Echantillon de l’enquête

Sur nos douze entretiens, nous en avons réalisé quatre avec des producteurs en circuits courts, quatre avec des producteurs en circuits longs (Organisation de Producteurs et opérateurs classiques) et quatre avec des producteurs en complémentarité circuits courts et circuits longs.
Nous avons rencontré des agriculteurs dans diverses productions : lait, légumes, viande bovine et fruits. Nous avons enquêté trois producteurs dans chaque département de la région Bretagne.

Méthodologie d’analyse

Nous nous sommes appuyés sur la méthode d’analyse des trajectoires d’Erwan Oiry, Claire Bidart, Damien Brochier et al. dans leur travail scientifique : « Propositions pour un cadre théorique unifié et une méthodologie d’analyse des trajectoires des projets dans les organisations » (2010). Cette méthode d’analyse s’appuie sur différents concepts pour rendre compte de la dynamique des trajectoires : « ingrédients, moteurs, séquences et bifurcations ».
Par « ingrédients », les auteurs entendent les éléments de contexte de toute nature qui agissent sur les individus et qui peuvent donc reconfigurer leur mode d’action ou provoquer des « bifurcations » dans leur trajectoire. Une bifurcation « désigne un moment d’inflexion d’une trajectoire, un moment où un basculement se produit » . Mais ce qui est au cœur de l’action c’est le moteur, c’est-à-dire le « mécanisme génératif du mouvement des ingrédients et de leurs assemblages au cours de la trajectoire ».
Pour notre analyse, nous avons mobilisé le concept de moteur et le concept d’ingrédients ou éléments de contexte.
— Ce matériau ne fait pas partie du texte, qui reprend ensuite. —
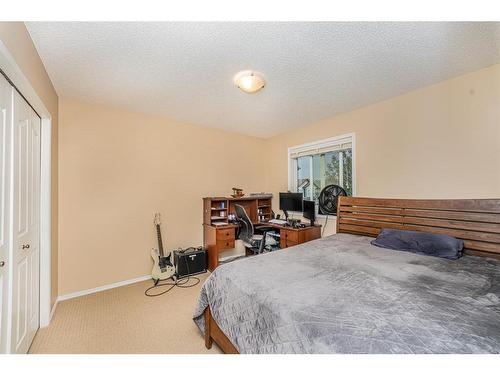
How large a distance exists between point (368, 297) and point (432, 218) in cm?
163

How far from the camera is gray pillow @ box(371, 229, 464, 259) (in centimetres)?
188

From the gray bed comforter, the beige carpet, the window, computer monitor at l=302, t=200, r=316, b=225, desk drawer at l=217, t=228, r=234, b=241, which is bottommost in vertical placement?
the beige carpet

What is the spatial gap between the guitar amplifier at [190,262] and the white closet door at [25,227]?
57.2 inches

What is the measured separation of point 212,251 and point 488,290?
289 cm

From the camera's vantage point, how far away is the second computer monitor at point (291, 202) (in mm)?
3513

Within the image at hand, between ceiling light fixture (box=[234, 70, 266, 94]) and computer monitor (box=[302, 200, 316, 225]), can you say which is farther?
computer monitor (box=[302, 200, 316, 225])

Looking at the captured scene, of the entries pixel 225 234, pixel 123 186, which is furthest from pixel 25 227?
Answer: pixel 225 234

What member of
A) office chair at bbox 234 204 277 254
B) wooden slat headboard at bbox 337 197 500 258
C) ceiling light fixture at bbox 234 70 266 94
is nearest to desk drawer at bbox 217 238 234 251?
office chair at bbox 234 204 277 254

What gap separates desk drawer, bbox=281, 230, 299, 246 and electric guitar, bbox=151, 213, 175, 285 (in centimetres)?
170

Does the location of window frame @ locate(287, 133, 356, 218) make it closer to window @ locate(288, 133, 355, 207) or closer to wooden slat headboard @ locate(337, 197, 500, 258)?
window @ locate(288, 133, 355, 207)

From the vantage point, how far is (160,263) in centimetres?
300

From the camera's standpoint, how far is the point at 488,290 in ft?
4.14
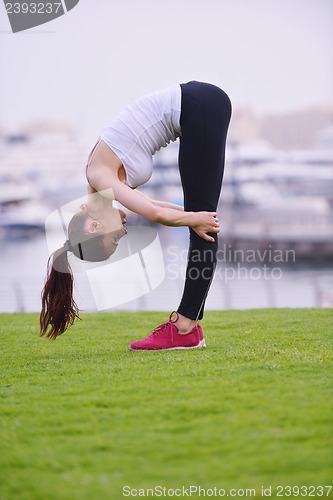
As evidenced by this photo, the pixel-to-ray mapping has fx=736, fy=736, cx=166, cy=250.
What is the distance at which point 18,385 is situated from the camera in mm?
3533

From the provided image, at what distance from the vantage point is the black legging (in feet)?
13.4

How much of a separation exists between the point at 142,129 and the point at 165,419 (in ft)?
6.14

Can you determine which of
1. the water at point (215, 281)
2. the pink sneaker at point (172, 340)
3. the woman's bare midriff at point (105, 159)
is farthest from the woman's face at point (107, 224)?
the water at point (215, 281)

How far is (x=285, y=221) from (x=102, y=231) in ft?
113

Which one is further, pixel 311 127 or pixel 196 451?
pixel 311 127

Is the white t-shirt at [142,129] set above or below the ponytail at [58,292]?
above

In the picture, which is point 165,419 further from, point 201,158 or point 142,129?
point 142,129

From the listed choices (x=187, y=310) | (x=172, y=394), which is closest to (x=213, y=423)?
(x=172, y=394)

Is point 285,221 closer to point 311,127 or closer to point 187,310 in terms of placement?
point 311,127

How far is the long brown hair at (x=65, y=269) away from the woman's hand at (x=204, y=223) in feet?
1.90

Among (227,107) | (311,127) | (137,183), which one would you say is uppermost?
(227,107)

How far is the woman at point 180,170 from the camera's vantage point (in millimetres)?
4047

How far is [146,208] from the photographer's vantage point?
3977mm

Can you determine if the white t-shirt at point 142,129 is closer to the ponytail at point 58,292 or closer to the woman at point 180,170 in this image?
the woman at point 180,170
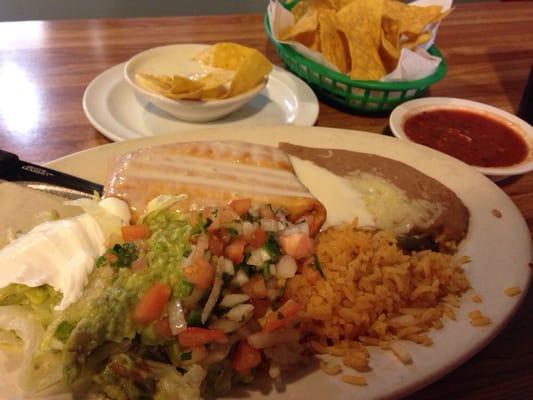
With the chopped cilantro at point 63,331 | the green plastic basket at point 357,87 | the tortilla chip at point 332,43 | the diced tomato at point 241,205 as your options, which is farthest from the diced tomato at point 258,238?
the tortilla chip at point 332,43

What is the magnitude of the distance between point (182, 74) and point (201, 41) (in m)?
0.66

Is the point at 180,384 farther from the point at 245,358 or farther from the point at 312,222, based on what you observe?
the point at 312,222

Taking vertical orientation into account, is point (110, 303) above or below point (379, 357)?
above

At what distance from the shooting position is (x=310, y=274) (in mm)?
1466

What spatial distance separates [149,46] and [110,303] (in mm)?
2443

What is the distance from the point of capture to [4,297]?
133 centimetres

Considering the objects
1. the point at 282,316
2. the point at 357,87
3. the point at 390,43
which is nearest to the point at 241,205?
the point at 282,316

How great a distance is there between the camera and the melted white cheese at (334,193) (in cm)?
171

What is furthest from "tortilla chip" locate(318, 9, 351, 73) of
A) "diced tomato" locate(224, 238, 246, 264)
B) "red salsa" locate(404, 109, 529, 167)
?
"diced tomato" locate(224, 238, 246, 264)

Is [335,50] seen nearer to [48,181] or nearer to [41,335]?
[48,181]

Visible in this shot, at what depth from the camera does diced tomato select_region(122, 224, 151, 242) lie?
143 centimetres

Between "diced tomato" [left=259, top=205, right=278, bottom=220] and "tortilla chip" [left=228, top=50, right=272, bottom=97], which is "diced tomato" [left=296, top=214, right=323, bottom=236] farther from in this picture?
"tortilla chip" [left=228, top=50, right=272, bottom=97]

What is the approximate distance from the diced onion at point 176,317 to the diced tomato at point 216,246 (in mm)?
162

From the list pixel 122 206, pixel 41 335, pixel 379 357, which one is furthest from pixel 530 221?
pixel 41 335
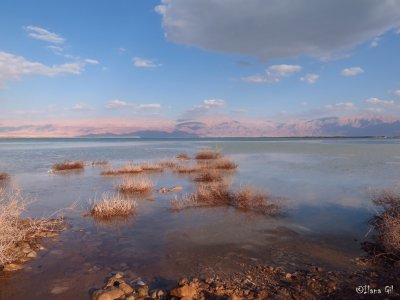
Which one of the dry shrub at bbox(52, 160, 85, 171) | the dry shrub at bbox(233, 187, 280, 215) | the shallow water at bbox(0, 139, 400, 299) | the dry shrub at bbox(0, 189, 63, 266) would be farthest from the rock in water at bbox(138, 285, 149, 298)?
the dry shrub at bbox(52, 160, 85, 171)

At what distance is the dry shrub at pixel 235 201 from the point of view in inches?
501

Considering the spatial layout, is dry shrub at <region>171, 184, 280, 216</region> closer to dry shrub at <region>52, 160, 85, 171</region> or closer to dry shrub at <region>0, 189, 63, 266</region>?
dry shrub at <region>0, 189, 63, 266</region>

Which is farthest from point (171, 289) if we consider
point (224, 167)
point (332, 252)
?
point (224, 167)

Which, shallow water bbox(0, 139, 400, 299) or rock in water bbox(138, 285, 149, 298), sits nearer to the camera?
rock in water bbox(138, 285, 149, 298)

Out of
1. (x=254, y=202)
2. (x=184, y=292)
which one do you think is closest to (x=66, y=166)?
(x=254, y=202)

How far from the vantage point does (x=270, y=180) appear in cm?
2041

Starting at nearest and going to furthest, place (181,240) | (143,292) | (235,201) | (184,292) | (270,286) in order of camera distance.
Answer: (184,292) < (143,292) < (270,286) < (181,240) < (235,201)

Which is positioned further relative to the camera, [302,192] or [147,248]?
[302,192]

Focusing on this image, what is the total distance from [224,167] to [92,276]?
20516 millimetres

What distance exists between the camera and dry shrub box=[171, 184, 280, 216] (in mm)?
12719

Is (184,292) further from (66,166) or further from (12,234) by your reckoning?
(66,166)

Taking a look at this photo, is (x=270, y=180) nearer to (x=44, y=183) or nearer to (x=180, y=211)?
(x=180, y=211)

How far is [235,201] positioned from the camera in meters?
13.6

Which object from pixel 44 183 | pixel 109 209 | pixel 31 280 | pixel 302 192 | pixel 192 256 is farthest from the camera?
pixel 44 183
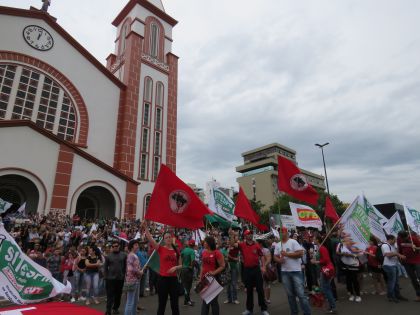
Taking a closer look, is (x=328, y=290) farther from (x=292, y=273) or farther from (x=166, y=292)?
(x=166, y=292)

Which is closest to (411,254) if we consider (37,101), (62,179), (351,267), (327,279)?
(351,267)

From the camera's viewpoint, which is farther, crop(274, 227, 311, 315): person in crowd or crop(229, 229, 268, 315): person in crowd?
crop(229, 229, 268, 315): person in crowd

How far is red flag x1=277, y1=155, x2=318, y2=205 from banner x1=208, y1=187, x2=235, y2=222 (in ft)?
13.7

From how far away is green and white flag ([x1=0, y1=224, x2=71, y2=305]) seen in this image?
12.3 feet

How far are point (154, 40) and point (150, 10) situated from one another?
11.2 ft

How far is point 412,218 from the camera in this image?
28.2 feet

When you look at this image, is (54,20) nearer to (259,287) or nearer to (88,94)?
(88,94)

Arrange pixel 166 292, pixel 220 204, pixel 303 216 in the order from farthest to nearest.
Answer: pixel 303 216 → pixel 220 204 → pixel 166 292

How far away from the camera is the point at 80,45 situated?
25234 mm

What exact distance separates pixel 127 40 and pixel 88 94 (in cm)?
787

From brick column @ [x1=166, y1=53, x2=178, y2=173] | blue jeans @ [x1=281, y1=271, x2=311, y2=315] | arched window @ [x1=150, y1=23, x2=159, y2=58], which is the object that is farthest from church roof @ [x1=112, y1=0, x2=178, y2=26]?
blue jeans @ [x1=281, y1=271, x2=311, y2=315]

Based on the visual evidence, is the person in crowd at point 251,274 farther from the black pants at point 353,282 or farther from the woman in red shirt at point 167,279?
the black pants at point 353,282

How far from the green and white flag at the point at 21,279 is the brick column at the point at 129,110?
20790 millimetres

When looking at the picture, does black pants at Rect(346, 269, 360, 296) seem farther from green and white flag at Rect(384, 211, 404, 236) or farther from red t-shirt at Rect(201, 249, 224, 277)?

ASPECTS STRUCTURELS DES CHOIX DE COMMERCIALISATION

Etat des lieux des circuits de commercialisation des fermes bio en Bretagne

Chiffres clés sur les circuits de commercialisation

Entre 2007 et 2011, le nombre de fermes bio en Bretagne a augmenté de 80% et entre 2011 et 2014 nous sommes passés de 1682 fermes bio à 1877 soit une augmentation de près de 200 fermes en l’espace de trois ans.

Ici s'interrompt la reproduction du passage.